--- Problems and tasks ---
a) According to the lecture announcement, in which years was George McAneny born and did he die?
b) Rewrite the lecture announcement from "George McAneny had" to "still rely on.", changing "subways" to "trains".

--- Provided text ---
==*==

New York’s Forgotten Master Planner: Rediscovering the Legacy of George McAneny
October 20, 2016
New York’s Forgotten Master Planner: Rediscovering the Legacy of George McAneny is the first in our “Unsung Heroes” lecture series focusing on the lasting, though perhaps forgotten, legacies of significant figures in New York City’s preservation history.
Since the publication of Robert Caro’s The Power Broker over 40 years ago, public discussion of the shaping of New York has been dominated by the impact of that book’s subject, Robert Moses. But during much of Moses’s lifetime, the City’s most celebrated planner was a man who is little remembered today: George McAneny (1869-1953).
In this lecture, Charles Starks, research fellow at the New York Preservation Archive Project and teacher of urban studies at Hunter College, explored McAneny‘s distinct legacy, illuminating past and present conflicts over planning and preservation. Afterward Starks was joined by Manhattan Borough Historian Michael Miscione and Anthony C. Wood, founder and chair of the Archive Project, in a discussion on the lessons that McAneny‘s work holds for the City’s changing built environment today.
George McAneny had an extraordinarily diverse and consequential career as a public official and advocate. He was elected Manhattan Borough President and President of the Board of Aldermen, and led, at various times, the City Club, The Municipal Art Society, the Regional Plan Association, and the American Scenic and Historic Preservation Society, among other groups. McAneny was responsible for the construction of half of New York City’s subways, sponsored early urban renewal efforts, helped preserve landmarks such as City Hall and Castle Clinton, and conceived many of the instruments of planning and historic preservation that the City, region, and nation still rely on.
Because 2016 is the 100th anniversary of the City’s first zoning resolution–an early fruit of McAneny‘s long campaign to plan and regulate development–it is a fitting time to reconsider his significance as a planner, preservationist, and New Yorker. This lecture is the culmination of Stark’s research on McAneny, which was funded by the New York Preservation Archive Project. Starks drew on material from archives around the region to unravel the complex legacy of the man whose heavy-handed tactics ripped through the City’s ethnic neighborhoods in the 1910s, but who was lauded as a hero a generation later for saving the Battery and helping found the National Trust for Historic Preservation. A complete monograph by Starks on McAneny is available in the “Resources” section of Archive Project’s website.
This program is co-sponsored by the New York Preservation Archive Project, The Municipal Art Society, the National Parks of New York Harbor Conservancy, the Manhattan Borough Historian’s Office, the Historic Districts Council, and the National Trust for Historic Preservation.

==*==

Stored data entries

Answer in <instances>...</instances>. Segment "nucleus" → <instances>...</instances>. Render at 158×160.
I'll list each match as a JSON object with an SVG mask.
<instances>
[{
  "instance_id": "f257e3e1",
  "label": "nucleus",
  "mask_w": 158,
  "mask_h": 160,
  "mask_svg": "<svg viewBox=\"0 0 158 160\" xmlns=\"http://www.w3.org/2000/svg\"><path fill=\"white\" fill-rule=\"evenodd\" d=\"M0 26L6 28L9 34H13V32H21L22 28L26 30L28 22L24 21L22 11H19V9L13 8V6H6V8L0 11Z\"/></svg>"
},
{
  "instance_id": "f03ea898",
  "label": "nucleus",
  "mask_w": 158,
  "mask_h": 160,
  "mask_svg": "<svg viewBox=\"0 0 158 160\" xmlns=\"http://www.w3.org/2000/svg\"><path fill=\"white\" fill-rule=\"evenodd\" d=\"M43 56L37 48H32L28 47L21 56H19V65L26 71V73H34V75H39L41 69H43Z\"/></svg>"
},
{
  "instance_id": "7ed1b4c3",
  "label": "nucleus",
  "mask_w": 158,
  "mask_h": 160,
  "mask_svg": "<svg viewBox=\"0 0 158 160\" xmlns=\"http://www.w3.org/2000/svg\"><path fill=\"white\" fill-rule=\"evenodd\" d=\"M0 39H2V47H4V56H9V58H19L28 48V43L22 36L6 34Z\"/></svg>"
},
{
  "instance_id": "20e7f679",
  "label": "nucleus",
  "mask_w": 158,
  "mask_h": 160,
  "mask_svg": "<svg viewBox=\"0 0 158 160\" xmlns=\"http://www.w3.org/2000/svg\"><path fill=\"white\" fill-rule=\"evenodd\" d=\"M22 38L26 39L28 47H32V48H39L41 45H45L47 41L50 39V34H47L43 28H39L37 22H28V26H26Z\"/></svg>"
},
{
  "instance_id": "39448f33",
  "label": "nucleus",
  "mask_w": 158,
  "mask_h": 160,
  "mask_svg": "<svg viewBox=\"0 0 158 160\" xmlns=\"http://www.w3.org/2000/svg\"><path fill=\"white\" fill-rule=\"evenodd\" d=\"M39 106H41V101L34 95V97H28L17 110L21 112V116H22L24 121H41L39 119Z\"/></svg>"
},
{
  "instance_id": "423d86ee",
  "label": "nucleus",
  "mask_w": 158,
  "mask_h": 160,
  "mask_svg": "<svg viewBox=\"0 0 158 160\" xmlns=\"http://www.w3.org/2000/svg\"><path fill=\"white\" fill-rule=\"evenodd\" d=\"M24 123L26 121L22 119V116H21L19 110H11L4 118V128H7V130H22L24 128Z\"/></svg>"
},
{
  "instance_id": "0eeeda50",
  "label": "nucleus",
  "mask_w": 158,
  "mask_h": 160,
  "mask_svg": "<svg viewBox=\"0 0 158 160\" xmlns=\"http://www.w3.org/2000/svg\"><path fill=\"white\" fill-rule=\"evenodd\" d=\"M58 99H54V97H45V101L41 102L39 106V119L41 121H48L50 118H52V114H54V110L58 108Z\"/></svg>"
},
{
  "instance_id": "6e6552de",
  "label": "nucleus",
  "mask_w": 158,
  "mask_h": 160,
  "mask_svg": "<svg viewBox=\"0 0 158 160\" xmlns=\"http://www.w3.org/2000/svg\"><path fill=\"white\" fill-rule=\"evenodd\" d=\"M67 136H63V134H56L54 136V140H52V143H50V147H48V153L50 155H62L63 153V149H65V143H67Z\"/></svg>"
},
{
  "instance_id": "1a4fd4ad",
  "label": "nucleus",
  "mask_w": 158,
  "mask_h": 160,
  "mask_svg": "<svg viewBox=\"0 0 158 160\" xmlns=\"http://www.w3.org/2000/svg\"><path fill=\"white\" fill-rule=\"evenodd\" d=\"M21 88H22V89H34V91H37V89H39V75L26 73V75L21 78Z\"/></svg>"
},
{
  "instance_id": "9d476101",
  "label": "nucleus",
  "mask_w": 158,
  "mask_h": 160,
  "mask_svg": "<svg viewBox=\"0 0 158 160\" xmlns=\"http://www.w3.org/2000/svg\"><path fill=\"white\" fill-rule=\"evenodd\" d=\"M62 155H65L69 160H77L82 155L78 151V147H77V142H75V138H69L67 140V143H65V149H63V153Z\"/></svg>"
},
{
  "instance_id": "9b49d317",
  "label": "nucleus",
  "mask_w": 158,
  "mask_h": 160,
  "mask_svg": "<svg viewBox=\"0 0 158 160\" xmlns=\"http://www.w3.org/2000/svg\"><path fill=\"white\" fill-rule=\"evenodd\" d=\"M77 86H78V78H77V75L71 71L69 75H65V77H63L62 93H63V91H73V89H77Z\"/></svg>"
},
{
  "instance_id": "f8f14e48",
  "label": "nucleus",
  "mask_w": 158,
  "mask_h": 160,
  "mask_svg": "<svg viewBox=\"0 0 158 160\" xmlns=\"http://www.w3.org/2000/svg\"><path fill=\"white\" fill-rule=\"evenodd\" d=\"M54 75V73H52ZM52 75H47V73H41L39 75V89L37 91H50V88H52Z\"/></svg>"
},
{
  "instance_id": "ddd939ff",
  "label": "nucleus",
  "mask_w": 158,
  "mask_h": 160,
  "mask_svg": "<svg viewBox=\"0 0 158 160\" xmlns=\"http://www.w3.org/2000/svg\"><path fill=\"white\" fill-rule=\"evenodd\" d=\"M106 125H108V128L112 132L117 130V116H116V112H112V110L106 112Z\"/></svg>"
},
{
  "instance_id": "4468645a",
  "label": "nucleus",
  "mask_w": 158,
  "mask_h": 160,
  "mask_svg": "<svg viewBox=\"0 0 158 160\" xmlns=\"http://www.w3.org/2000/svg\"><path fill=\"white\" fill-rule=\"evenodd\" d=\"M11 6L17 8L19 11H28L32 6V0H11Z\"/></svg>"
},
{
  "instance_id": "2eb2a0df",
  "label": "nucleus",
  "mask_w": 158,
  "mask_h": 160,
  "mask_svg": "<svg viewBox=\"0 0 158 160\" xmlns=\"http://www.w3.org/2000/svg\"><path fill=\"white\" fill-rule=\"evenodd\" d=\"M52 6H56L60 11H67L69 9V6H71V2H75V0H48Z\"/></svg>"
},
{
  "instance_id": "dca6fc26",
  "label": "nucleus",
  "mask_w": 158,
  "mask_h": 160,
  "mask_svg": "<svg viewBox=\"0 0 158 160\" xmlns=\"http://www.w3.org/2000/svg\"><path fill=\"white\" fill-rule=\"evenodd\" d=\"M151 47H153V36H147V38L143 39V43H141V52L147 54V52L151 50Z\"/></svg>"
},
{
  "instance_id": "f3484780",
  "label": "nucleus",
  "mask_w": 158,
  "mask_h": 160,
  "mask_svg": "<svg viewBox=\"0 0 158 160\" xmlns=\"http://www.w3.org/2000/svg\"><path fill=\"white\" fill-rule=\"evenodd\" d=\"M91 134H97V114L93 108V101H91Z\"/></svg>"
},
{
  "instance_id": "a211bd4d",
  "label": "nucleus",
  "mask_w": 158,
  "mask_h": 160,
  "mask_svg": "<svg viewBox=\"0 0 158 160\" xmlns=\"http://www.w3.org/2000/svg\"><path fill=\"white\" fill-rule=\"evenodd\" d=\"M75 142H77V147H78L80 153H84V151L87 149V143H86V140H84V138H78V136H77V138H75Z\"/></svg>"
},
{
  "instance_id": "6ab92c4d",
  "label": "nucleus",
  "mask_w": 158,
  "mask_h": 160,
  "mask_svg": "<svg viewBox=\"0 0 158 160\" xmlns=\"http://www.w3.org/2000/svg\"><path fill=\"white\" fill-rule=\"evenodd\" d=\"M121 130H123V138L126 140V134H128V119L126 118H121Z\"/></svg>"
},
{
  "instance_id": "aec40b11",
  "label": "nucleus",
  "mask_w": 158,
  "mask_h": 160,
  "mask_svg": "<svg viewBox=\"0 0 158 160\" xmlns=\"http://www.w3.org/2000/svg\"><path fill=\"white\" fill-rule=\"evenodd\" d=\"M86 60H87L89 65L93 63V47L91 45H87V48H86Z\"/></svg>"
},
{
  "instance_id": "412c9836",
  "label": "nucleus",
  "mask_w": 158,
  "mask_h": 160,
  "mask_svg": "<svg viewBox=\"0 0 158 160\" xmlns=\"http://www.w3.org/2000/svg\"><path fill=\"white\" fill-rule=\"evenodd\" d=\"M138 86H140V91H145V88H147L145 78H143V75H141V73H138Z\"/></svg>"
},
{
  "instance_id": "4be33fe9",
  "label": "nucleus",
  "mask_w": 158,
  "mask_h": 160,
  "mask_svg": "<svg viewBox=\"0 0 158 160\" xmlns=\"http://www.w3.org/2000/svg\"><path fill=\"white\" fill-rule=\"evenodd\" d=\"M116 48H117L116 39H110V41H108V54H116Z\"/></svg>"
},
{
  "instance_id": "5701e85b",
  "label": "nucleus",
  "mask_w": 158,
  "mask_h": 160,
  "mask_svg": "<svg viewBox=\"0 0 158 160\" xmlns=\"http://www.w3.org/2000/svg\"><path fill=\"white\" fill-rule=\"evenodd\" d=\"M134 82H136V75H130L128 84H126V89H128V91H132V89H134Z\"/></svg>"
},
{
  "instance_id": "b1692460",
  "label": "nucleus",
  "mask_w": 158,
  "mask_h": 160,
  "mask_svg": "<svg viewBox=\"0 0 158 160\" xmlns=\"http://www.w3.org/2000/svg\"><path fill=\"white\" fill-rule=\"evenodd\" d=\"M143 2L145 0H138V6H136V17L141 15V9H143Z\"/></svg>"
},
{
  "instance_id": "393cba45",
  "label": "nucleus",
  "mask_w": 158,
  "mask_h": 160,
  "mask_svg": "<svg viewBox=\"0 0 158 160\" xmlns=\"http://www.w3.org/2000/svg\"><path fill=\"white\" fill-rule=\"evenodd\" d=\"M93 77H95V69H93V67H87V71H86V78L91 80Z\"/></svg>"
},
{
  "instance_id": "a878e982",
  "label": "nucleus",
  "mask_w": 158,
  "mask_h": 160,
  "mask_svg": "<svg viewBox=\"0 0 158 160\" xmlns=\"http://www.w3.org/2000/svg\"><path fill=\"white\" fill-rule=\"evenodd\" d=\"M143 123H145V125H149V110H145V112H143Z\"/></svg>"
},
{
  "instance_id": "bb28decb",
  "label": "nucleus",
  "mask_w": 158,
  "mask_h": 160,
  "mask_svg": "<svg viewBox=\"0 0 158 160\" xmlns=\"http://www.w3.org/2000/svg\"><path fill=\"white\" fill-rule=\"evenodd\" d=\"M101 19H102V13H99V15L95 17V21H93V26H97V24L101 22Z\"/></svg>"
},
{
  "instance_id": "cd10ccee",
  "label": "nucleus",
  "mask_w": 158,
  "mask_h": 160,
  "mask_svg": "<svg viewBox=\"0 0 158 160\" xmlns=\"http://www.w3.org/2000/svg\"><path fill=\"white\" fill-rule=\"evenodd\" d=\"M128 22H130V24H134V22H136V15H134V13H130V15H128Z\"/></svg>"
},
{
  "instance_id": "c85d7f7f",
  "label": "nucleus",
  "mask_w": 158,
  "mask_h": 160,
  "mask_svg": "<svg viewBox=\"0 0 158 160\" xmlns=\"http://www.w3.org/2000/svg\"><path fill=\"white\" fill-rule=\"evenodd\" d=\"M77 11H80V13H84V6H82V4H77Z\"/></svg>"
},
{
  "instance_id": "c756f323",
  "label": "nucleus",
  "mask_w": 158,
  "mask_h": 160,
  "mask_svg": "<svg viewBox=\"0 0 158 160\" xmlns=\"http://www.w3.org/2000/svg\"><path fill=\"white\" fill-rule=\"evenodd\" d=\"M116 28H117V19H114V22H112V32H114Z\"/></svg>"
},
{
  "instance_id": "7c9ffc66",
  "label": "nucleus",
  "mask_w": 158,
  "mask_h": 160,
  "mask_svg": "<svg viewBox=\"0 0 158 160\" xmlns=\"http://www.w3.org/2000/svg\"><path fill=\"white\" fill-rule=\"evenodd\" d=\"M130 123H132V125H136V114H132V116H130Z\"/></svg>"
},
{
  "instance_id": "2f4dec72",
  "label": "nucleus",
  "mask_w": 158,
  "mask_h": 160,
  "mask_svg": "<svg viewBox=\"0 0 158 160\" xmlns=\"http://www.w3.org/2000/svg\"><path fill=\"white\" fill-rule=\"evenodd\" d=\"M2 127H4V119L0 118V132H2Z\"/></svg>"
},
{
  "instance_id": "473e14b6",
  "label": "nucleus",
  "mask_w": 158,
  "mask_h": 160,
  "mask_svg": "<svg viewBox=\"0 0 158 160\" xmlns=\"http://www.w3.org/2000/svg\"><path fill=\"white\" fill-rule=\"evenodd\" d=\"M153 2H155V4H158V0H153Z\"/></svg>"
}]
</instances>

==*==

--- Responses to the tasks ---
a) He was born in 1869 and died in 1953.

b)
George McAneny had an extraordinarily diverse and consequential career as a public official and advocate. He was elected Manhattan Borough President and President of the Board of Aldermen, and led, at various times, the City Club, The Municipal Art Society, the Regional Plan Association, and the American Scenic and Historic Preservation Society, among other groups. McAneny was responsible for the construction of half of New York City’s trains, sponsored early urban renewal efforts, helped preserve landmarks such as City Hall and Castle Clinton, and conceived many of the instruments of planning and historic preservation that the City, region, and nation still rely on.